Wherever IT is present, there is an SLA. The SLA is regarded as a tool in managing the process of IT infrastructure, where the bottom line is the number of nines. In reality it is a tool designed to facilitate cooperation, but is often misused for the purpose of deciding who is responsible for problems: development or operations.
It can be difficult to negotiate this contract at the time of application development. There is a huge difference between “we need to store audio clips for thousands of customers” and “storage requirements are estimated to grow exponentially from 500 GB to 5 TB in three years.” The problem is not so much technical as it is that expectations (dreams, often) are turned into contract clauses.
You can change contract negotiation into customer collaboration. All you need to do is merge the two responsibilities: building and running the application becomes a shared challenge, and success is the result of a shared effort. Of course, in this particular example it helps to have Amazon S3, but the point is that requirements change, and collaboration with the customer is better suited for handling those changes than complex contract negotiations.

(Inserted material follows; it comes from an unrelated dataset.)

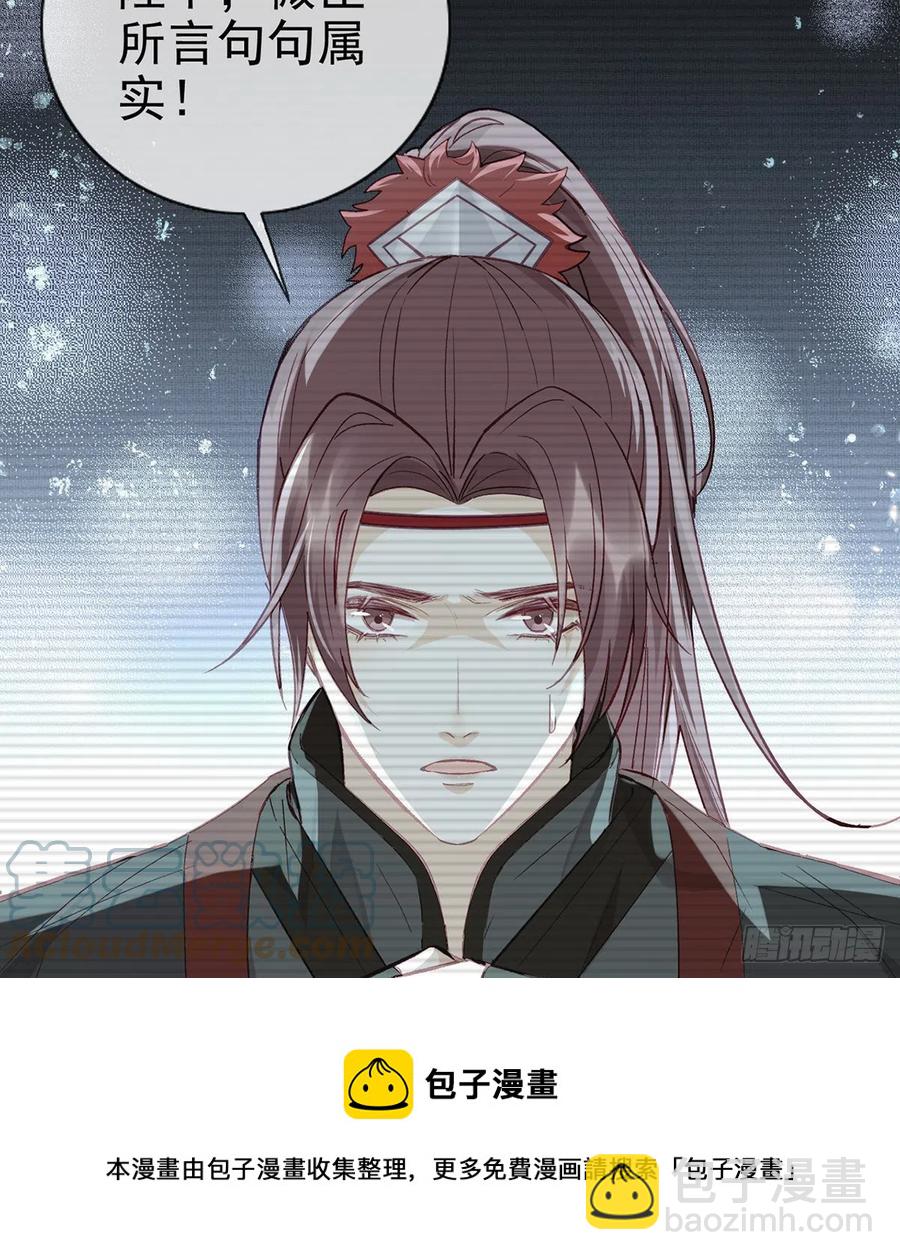 一厢情愿(1/3)-第34话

At the end of the project, just two weeks before launch, the CEO is shown a sneak preview of the new audio clip platform. She is very excited, and proud of the team effort. The meeting is positive and she is reassured everything is planned for. Even if the dreams of millions of customers come true, the platform will not succumb to its success because it’s ready to handle a huge number of users.

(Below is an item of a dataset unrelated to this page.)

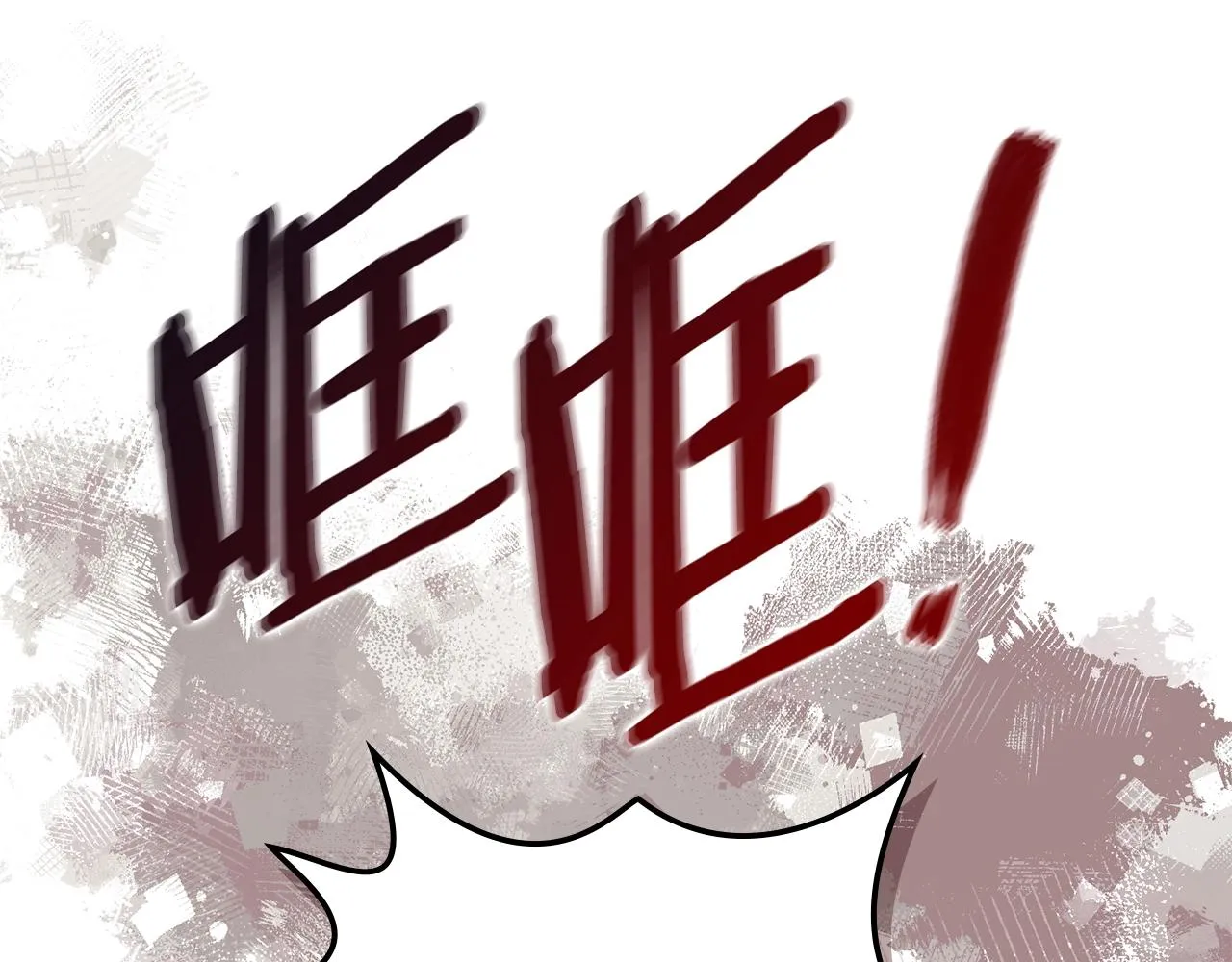 第56话 高明的谈判124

In the evening, she is telling her boyfriend about her day. She shares her excitement and they both start to anticipate how they would use the new platform themselves. At some point he says, “Wouldn’t it be great to have the same platform for video clips?” Of course, he doesn’t know that this whole project was based on a precondition of audio-only; neither does the CEO.
In the morning, she calls the project manager and explains her idea. She is still full of energy and says enthusiastically, “the functionality is 100% perfect, only we want audio and video.” The project manager knows about the precondition, and he also knows that video files are significantly bigger than audio files. However, the CEO doesn’t want to hear buts and objections about moving away from the plan; she wants this product to change before launch.